Cold Spring Harbor Laboratory
Biochemistry, Genetics and Molecular Biology; Activating Transcription Factor 2; Animals; Cells, Cultured; Chromatography, Affinity; Cyclic AMP Response Element-Binding Protein; inhibitors; DNA Mutational Analysis; Fungal Proteins; *Gene Expression Regulation; Humans; *Leucine Zippers; Protein Binding; Recombinant Fusion Proteins; *Saccharomyces cerevisiae Proteins; Sequence Deletion; Structure-Activity Relationship; Transcription Factors; *Transcription, Genetic; Transfection; Life Sciences; Medicine and Health Sciences
article description
ATF-2 is a cellular basic region-leucine zipper (bZIP) transcription factor that can mediate diverse transcriptional responses, including activation by the adenovirus Ela protein.
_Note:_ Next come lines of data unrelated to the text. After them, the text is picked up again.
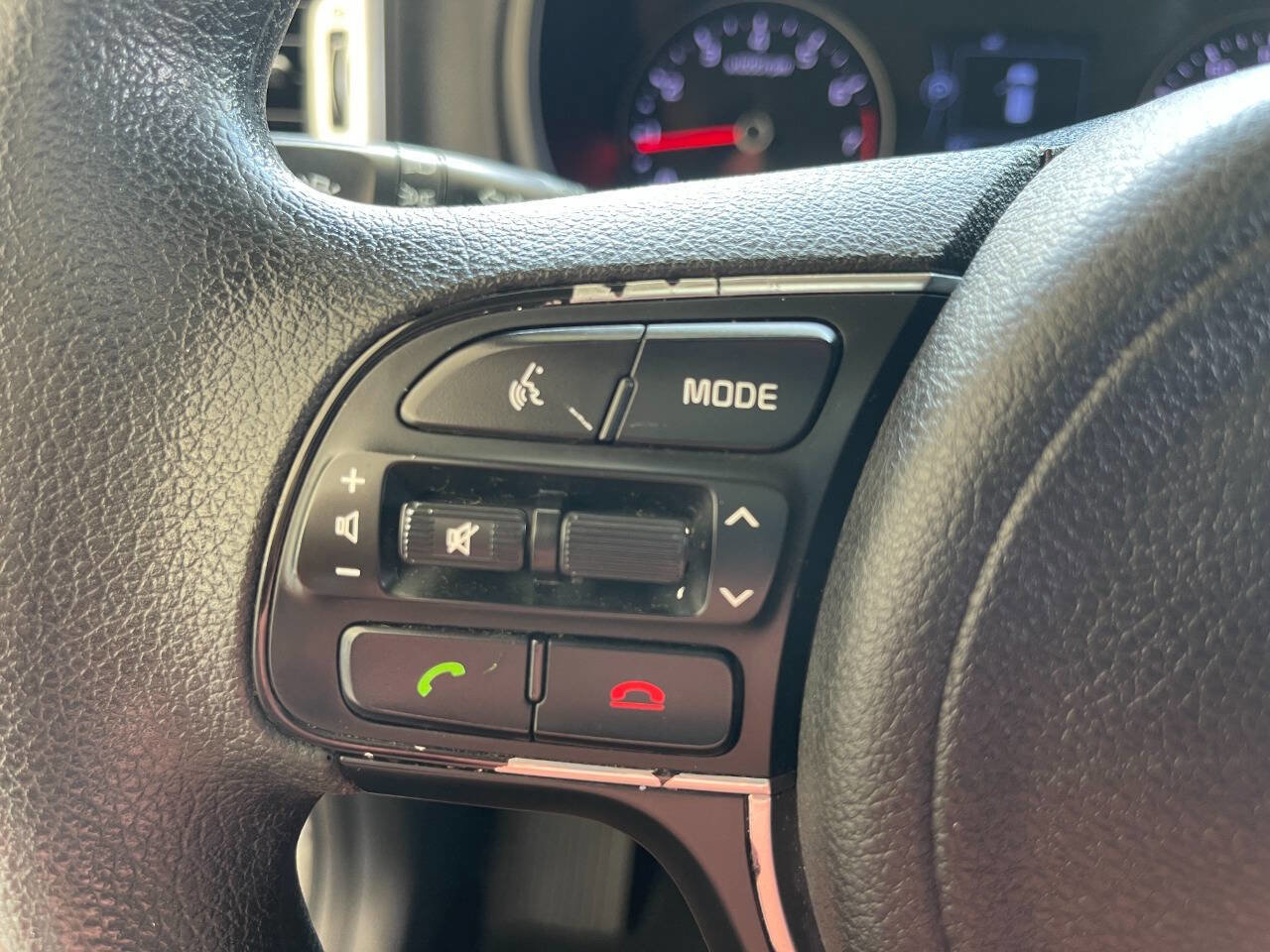 Used 2017 Kia Sportage LX w/ LX Popular Package image 34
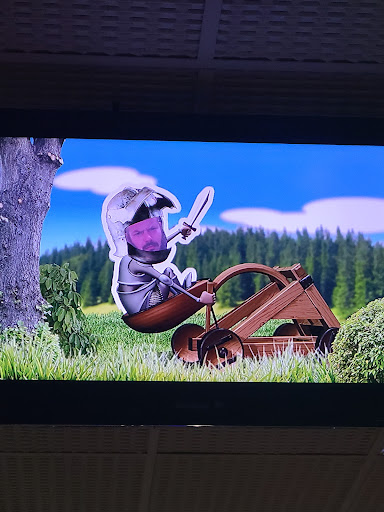 Bowling Alley «Midway Lanes», reviews and photos, 1405 Montour Blvd, Danville, PA 17821, USA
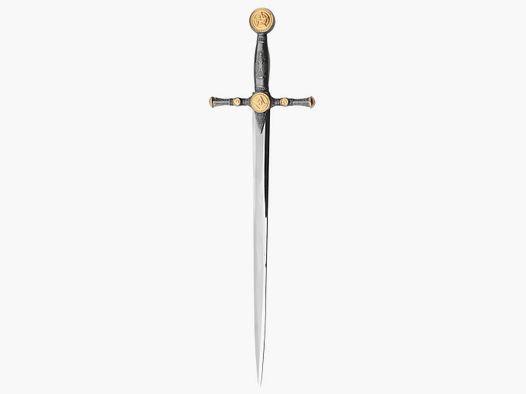 Mini Sword Freemason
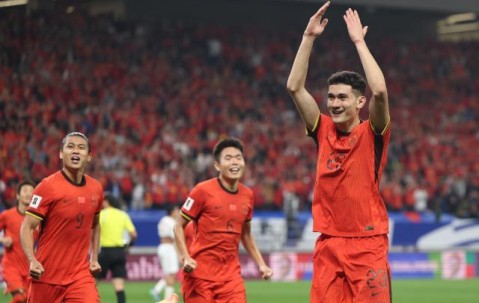 Kaiyun中国官网-战斗从对阵印尼开始？伊万有言实行 这3分留下希望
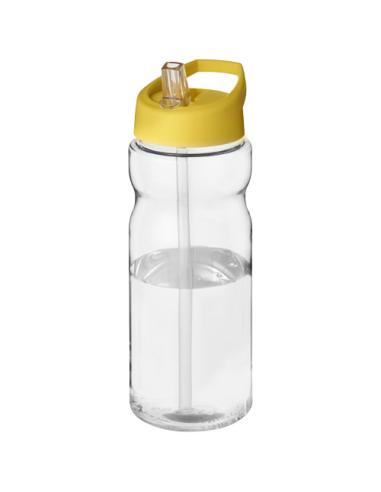 Bidón deportivo con tapa con boquilla de 650 ml H2O Active® N32940012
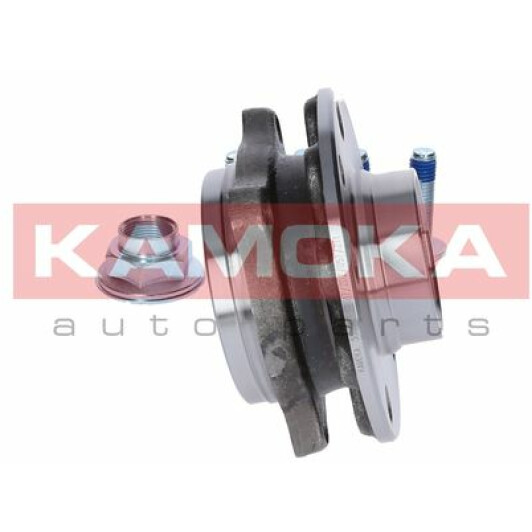 5500151 Kamoka Ступица колеса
ATF-2 contains an activation domain, required for transcriptional activity, but in the absence of an appropriate inducer, full-length ATF-2 is transcriptionally inactive. Here we have investigated the mechanism underlying this regulated inhibition of ATF-2 transcriptional activity. We show that the region of ATF-2 that suppresses the activation region is the bZIP DNA-binding domain and that maximal inhibition requires both the basic region and leucine zipper subdomains. Inhibition is activation domain specific: The ATF-2 bZIP suppresses the ATF-2 and the related Ela activation domains but not acidic- and glutamine-rich activation domains. In vitro protein interaction assays demonstrate that the ATF-2 activation domain and bZIP specifically bind to one another. Finally, we show that bZIP-mediated inhibition can be modulated in a cell-type-specific manner by another sequence element within ATF-2. On the basis of these and other data, we propose that the ATF-2 bZIP and activation domain are engaged in an inhibitory intramolecular interaction and that inducers of ATF-2 disrupt this interaction to activate transcription.